> **WORK ORDER**
Print the lines that run from the line with "genus: Canis" to the line with "2024-07-09T08:44:28, 3-frame burst.", keeping both end lines, exactly as they appear in the entries below, and nothing else.

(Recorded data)
Start of Block

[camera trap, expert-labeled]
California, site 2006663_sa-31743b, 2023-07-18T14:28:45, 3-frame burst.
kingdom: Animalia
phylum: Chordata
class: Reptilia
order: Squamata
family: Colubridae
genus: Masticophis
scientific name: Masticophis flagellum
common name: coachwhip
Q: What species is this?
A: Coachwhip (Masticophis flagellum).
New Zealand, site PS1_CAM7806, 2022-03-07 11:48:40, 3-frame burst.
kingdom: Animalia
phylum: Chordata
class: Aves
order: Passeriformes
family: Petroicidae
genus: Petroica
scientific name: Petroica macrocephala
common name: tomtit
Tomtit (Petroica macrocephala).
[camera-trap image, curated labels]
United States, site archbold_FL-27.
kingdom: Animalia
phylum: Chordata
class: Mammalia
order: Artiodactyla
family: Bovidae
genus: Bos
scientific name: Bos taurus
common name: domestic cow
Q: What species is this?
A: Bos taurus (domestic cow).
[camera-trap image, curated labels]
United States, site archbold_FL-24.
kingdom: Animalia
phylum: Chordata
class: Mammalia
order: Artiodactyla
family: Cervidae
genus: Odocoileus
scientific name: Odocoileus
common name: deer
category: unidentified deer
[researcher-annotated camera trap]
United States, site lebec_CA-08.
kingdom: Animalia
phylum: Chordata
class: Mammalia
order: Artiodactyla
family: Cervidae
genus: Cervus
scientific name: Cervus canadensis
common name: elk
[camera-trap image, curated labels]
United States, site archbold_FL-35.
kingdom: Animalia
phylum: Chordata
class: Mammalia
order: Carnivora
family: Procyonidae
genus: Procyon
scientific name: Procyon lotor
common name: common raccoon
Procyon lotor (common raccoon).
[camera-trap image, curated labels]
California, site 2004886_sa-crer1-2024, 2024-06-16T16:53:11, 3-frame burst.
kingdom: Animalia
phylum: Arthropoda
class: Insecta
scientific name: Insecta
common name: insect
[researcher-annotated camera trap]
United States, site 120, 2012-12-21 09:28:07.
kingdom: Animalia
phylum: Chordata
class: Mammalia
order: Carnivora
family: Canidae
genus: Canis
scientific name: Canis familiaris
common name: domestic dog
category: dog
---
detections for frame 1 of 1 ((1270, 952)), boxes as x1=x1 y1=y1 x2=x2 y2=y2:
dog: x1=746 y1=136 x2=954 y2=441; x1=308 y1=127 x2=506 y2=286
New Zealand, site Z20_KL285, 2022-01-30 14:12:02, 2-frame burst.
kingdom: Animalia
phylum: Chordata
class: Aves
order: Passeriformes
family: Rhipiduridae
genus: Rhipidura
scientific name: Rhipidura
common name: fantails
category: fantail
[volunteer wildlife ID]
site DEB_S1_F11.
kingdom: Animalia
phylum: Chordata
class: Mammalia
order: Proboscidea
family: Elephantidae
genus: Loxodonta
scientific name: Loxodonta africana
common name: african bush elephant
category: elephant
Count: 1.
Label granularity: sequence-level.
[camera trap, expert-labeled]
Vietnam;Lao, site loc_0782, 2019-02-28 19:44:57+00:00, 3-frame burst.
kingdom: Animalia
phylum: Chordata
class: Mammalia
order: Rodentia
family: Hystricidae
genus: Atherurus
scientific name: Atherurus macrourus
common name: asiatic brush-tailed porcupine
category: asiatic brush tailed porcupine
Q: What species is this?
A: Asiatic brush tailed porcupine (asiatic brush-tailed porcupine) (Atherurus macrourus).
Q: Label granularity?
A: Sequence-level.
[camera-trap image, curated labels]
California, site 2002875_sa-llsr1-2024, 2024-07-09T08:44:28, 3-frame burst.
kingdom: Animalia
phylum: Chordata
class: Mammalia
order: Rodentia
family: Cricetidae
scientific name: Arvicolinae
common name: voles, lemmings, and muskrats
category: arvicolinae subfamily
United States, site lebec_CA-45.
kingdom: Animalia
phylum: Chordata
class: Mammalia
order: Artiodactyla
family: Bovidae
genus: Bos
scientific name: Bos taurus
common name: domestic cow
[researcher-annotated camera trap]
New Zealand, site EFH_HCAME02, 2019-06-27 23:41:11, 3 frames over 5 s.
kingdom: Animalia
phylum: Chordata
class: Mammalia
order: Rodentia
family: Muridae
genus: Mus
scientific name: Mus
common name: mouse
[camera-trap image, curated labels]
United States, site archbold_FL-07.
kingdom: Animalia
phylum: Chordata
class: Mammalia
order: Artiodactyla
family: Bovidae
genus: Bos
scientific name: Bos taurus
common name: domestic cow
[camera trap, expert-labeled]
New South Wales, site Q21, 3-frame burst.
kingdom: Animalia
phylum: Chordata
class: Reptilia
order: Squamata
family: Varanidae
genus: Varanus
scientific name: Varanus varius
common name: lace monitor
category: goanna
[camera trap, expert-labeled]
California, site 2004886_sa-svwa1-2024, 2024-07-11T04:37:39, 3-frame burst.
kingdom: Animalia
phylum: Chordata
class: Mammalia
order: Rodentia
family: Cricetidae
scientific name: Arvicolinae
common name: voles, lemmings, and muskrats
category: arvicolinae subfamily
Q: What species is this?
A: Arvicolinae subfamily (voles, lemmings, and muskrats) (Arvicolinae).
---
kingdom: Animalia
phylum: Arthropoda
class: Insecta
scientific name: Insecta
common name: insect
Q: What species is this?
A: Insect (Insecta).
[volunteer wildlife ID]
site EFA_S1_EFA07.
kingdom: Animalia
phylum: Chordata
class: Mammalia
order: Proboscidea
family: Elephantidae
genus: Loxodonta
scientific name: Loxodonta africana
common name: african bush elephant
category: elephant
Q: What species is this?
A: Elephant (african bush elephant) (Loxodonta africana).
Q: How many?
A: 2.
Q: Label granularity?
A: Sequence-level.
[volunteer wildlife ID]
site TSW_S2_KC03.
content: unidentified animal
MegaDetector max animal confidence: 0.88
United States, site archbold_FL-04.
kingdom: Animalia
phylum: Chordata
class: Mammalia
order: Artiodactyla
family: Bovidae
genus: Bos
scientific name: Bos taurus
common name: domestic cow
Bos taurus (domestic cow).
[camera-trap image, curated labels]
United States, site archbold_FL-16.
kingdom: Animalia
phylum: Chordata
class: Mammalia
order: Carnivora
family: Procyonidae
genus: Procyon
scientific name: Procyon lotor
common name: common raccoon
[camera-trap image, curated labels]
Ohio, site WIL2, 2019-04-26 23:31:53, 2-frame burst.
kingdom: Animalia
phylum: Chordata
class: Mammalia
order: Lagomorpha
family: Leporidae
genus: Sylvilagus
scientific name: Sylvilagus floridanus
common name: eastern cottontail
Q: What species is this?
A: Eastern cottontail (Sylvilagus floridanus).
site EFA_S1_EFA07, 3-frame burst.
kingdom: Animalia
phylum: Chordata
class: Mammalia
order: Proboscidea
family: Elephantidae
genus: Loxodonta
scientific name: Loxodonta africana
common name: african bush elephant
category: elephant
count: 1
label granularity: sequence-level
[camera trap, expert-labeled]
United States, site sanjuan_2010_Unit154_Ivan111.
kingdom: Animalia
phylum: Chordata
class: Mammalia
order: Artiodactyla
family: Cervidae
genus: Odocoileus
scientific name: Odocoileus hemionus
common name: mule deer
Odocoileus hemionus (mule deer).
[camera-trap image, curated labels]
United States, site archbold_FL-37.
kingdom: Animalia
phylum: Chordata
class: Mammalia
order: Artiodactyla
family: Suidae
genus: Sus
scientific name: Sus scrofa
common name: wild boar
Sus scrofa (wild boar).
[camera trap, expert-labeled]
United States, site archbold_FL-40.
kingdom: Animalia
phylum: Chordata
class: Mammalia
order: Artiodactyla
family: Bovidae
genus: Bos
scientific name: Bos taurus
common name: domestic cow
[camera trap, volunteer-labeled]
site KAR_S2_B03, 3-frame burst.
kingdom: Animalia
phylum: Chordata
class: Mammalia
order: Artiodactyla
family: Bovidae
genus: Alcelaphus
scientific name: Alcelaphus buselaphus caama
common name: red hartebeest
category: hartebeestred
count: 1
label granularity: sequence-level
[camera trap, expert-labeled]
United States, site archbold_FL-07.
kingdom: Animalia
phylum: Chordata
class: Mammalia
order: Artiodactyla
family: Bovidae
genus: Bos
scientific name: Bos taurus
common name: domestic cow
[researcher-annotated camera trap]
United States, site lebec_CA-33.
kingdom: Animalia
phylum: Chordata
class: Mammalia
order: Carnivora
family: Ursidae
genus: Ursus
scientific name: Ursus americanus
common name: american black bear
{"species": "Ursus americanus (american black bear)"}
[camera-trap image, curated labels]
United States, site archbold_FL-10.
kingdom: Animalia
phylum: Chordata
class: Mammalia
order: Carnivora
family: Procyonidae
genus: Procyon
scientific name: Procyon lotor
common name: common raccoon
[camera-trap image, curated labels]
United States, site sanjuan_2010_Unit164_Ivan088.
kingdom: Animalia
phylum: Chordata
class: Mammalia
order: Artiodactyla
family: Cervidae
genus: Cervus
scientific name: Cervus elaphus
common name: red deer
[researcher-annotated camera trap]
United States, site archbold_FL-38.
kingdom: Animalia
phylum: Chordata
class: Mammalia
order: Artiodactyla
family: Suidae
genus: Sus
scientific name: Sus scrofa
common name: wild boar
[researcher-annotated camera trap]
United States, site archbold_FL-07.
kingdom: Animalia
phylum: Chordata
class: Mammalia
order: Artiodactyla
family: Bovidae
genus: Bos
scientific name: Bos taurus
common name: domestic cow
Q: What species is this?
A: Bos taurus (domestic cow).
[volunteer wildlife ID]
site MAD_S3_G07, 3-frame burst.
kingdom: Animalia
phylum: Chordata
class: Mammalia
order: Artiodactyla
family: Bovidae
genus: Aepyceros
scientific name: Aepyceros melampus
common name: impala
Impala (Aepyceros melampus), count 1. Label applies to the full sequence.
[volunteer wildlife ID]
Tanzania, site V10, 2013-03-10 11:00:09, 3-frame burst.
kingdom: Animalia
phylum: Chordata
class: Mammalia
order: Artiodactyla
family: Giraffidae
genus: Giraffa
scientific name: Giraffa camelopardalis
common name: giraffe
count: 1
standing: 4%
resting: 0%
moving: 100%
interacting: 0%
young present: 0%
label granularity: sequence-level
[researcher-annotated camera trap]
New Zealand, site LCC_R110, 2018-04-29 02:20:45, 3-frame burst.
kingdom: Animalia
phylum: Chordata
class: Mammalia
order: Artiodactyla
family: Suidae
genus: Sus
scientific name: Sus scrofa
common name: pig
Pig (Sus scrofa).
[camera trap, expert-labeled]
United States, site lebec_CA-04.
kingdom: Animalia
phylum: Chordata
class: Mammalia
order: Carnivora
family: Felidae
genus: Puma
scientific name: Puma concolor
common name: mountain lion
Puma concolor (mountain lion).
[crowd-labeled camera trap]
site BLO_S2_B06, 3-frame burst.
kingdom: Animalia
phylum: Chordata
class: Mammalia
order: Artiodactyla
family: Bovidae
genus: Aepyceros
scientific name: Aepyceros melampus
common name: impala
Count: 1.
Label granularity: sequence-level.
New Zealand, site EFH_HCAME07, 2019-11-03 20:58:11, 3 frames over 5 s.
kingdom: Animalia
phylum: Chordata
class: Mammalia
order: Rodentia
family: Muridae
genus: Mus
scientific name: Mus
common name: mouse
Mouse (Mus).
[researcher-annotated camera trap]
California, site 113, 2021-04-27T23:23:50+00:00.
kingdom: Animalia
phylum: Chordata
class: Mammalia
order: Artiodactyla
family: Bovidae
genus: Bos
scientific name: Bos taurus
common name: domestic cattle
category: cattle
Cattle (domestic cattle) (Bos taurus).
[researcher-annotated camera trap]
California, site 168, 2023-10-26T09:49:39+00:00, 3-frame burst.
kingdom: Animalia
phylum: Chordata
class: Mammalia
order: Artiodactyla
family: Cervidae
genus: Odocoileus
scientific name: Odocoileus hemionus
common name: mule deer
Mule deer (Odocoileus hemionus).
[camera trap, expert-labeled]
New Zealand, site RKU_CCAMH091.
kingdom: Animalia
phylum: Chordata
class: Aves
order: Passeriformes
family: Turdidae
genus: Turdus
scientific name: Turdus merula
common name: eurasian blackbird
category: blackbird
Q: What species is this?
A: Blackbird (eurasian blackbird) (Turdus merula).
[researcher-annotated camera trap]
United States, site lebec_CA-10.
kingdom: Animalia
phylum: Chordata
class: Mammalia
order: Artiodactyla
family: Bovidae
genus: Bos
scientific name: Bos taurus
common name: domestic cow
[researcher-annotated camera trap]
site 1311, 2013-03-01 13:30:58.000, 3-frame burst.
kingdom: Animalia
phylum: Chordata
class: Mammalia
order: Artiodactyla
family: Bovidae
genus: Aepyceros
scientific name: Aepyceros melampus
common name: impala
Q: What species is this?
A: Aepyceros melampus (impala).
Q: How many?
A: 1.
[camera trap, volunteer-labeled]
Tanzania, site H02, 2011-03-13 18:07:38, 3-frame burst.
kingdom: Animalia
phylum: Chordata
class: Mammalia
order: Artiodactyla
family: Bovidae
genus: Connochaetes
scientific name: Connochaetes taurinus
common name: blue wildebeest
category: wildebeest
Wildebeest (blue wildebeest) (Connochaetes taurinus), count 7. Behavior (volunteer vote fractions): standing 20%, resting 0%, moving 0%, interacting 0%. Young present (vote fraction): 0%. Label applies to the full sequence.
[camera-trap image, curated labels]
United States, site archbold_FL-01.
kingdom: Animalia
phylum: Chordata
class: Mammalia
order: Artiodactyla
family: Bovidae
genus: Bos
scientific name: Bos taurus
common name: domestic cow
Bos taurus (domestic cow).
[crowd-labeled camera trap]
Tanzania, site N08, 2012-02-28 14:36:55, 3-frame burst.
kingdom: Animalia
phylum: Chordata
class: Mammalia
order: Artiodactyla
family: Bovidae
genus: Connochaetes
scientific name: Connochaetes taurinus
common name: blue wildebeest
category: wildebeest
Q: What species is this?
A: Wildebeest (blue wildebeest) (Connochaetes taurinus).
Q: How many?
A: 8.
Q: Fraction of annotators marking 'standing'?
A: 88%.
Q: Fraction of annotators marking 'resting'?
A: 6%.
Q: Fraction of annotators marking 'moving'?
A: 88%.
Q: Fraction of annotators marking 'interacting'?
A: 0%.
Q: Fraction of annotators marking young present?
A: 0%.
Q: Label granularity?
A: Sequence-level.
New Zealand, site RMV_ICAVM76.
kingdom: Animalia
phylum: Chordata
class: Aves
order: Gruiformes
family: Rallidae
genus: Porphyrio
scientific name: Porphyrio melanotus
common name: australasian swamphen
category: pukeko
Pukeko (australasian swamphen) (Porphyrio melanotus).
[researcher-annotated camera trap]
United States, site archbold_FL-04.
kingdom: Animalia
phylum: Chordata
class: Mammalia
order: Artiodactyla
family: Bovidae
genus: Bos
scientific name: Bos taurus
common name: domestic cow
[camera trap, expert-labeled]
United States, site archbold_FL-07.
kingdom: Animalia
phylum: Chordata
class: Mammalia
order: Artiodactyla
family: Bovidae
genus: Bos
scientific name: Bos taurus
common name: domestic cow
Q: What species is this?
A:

End of Block

> **RESPONSE BOX**
genus: Canis
scientific name: Canis familiaris
common name: domestic dog
category: dog
---
detections for frame 1 of 1 ((1270, 952)), boxes as x1=x1 y1=y1 x2=x2 y2=y2:
dog: x1=746 y1=136 x2=954 y2=441; x1=308 y1=127 x2=506 y2=286
New Zealand, site Z20_KL285, 2022-01-30 14:12:02, 2-frame burst.
kingdom: Animalia
phylum: Chordata
class: Aves
order: Passeriformes
family: Rhipiduridae
genus: Rhipidura
scientific name: Rhipidura
common name: fantails
category: fantail
[volunteer wildlife ID]
site DEB_S1_F11.
kingdom: Animalia
phylum: Chordata
class: Mammalia
order: Proboscidea
family: Elephantidae
genus: Loxodonta
scientific name: Loxodonta africana
common name: african bush elephant
category: elephant
Count: 1.
Label granularity: sequence-level.
[camera trap, expert-labeled]
Vietnam;Lao, site loc_0782, 2019-02-28 19:44:57+00:00, 3-frame burst.
kingdom: Animalia
phylum: Chordata
class: Mammalia
order: Rodentia
family: Hystricidae
genus: Atherurus
scientific name: Atherurus macrourus
common name: asiatic brush-tailed porcupine
category: asiatic brush tailed porcupine
Q: What species is this?
A: Asiatic brush tailed porcupine (asiatic brush-tailed porcupine) (Atherurus macrourus).
Q: Label granularity?
A: Sequence-level.
[camera-trap image, curated labels]
California, site 2002875_sa-llsr1-2024, 2024-07-09T08:44:28, 3-frame burst.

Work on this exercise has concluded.